A causa della pandemia di COVID-19abbiamo visto in prima persona quanto possano essere fragili le comunità quando la loro salute, sicurezza alimentare e libertà di movimento e lavoro sono messe a dura prova da una minaccia comune”. Ma, come spiegano i firmatari, “questi effetti avrebbero potuto essere parzialmente mitigati, o forse addirittura prevenuti, se fossero stati stanziati investimenti adeguati […] nella sanità pubblica e nella tutela ambientale”.

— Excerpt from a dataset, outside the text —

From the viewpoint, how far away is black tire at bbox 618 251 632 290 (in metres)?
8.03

Nel testo le diverse realtà hanno voluto mettere in evidenza l’impatto devastante dell’inquinamento atmosferico e la sua relazione con la pandemia in atto. “Un’economia realmente sana non permetterebbe all’inquinamento di continuare a intossicare l’aria che respiriamo e l’acqua che beviamo” si legge nel testo.

Anche “prima di COVID-19, l’inquinamento atmosferico stava indebolendo i nostri corpi” e ora abbiamo un’opportunità unica di prenderne coscienza e cambiare rotta. L’appello per una #HealthyRecovery contenuto nella lettera, i cui firmatari rappresentano 40 milioni di operatori sanitari, chiede infatti la rimozione di centinaia di miliardi di dollari stanziati per sostenere la produzione di petrolio, gas e carbone e incentivi seri per l’energia rinnovabile.

Miguel Jorge, presidente della World Medical Association, ha sottolineato come una vita sana dipenda da un pianeta sano: “abbiamo bisogno di un approccio globale, di una ripresa sana e verde, e ne abbiamo bisogno adesso”. I piani economici del prossimo G20 non dovrebbero far altro che occuparsi della reale sostenibilità, dando la priorità a politiche capaci di tutelare tutto il pianeta e con esso chi lo vive.